++++ SELECTED TEXT

Kilo Code: The Open Source AI Coding Agent from GitLab's Founder

If you're searching for "Kilo Code," you're probably evaluating AI coding agents and wondering whether an open source option from GitLab's co-founder is worth your attention.

Short answer: yes, if you want model flexibility and transparent tooling. Kilo Code is an open source coding agent that works with VS Code, JetBrains, Cursor, and Windsurf. Unlike closed alternatives, you can inspect the code, bring your own models, and extend it however you want.

What is Kilo Code?

Kilo Code is an AI coding agent built for end-to-end development work—not just autocomplete. It can generate code, refactor across multiple files, debug, write documentation, run terminal commands, and orchestrate multi-step workflows.

The project was founded by Sid Sijbrandij (GitLab co-founder and former CEO) and launched in March 2025. In December 2025, Kilo raised $8 million in seed funding to scale the platform.^1

Key differentiators:

  • Open source: Full visibility into how the agent works. Fork it, extend it, audit it.

  • Model-agnostic: Use OpenAI, Anthropic, Google, Mistral, Meta's Llama, or self-hosted models. Switch freely.

  • Multi-mode workflow: Separate modes for asking questions, architecting, coding, debugging, and orchestrating—each tuned to a different stage of development.

Kilo Code's Workflow Modes

Unlike single-purpose assistants, Kilo breaks development into distinct modes:

Ask mode: General questions, explanations, documentation. The conversational layer.

Architect mode: Structured planning. Outline system designs and break complex requests into actionable steps before writing code.

++++++++

* _TASKS AND EXERCISES_:
**A.** Decide whether each statement agrees with the Kilo Code article, answering yes or no and quoting the words of the article that settle it: (i) Kilo Code launched in March 2025. (ii) Kilo's $8 million raise was a Series A round. (iii) Kilo Code works only with VS Code.
**B.** According to the Kilo Code article, who founded the project?
**C.** Continue the Kilo Code article from its last sentence.
The records after this point can be ignored.

++++ SUPPLIED ENTRIES

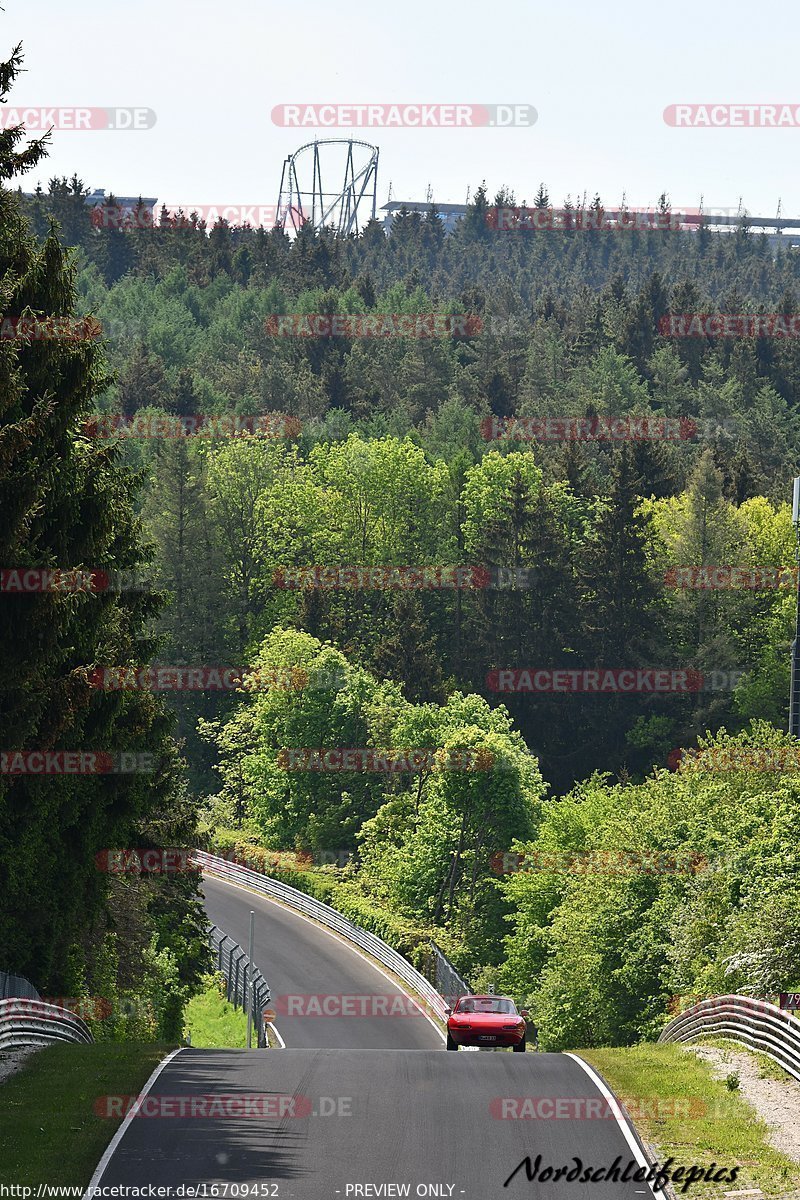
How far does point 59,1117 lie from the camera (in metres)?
18.9

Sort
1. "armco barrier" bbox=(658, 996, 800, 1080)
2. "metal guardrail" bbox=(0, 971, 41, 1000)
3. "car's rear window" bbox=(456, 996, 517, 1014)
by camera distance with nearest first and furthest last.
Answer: "armco barrier" bbox=(658, 996, 800, 1080)
"metal guardrail" bbox=(0, 971, 41, 1000)
"car's rear window" bbox=(456, 996, 517, 1014)

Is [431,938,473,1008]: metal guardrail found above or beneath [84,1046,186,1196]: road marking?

++++++++

* _ANSWERS FOR THIS EXERCISE_:
**A.** (i) Yes: "launched in March 2025." (ii) No: "Kilo raised $8 million in seed funding to scale the platform." (iii) No: "works with VS Code, JetBrains, Cursor, and Windsurf."

**B.** Sid Sijbrandij, GitLab co-founder and former CEO.

**C.**
Code mode: Multi-file code generation and refactoring. Writes or updates files directly in your workspace.

Debug mode: Diagnose and resolve errors. Runs commands, inspects output, iterates on fixes.

Orchestrator mode: Coordinates multi-step workflows across modes—planning, coding, validating, and updating files in sequence.

This separation helps manage context. By limiting what information each mode sees, Kilo keeps prompts clean and the model focused.

How It Handles Context

Context management is where many AI coding tools break down. Kilo uses several systems to keep the agent focused:

  • Automatic context search: Scans your project to pull in only relevant files or error traces—not the entire codebase.

  • Context Mentions: Explicitly point the agent toward specific files, functions, or details.

  • Memory Bank: Durable, project-level recall stored in markdown files (.kilocode/rules/memory-bank/). Document architecture decisions, active goals, and historical constraints so the agent doesn't need re-briefing every session.

Kilo Code vs Cursor vs Cline

| | Kilo Code | Cursor | Cline | |---|---|---|---| | Open source | Yes | No | Yes | | Model choice | Any (BYO keys or built-in) | Multiple built-in | Any (BYO keys) | | IDE support | VS Code, JetBrains, Cursor, Windsurf, CLI | Cursor IDE only | VS Code extension | | Workflow modes | Ask, Architect, Code, Debug, Orchestrator | Chat + Composer | Single agent mode | | Team features | Paid tiers with dashboard, analytics, audit logs | Business tier | None |

Pick Kilo Code if: You want open source transparency, model flexibility, and structured workflow modes.

Pick Cursor if: You want a polished, all-in-one IDE experience and don't mind vendor lock-in.

Pick Cline if: You want a lightweight, open source VS Code extension without team features.

Getting Started

  1. Install the extension from the VS Code Marketplace or JetBrains Plugin Repository

  2. Sign up at kilo.ai (Google account)

  3. Start with free models, or add funds for $20 bonus credits

The free plan charges only for model tokens consumed. Team plans start at $15/user/month for centralised billing, analytics, and governance features.^2

When Kilo Code Falls Short

Session-based work: Like most IDE extensions, Kilo operates within your editor session. Files persist, but the agent's context resets between sessions (unless you use Memory Bank).

Long-running automation: Kilo is designed for interactive development. It's not built to run scheduled tasks or work autonomously while you sleep.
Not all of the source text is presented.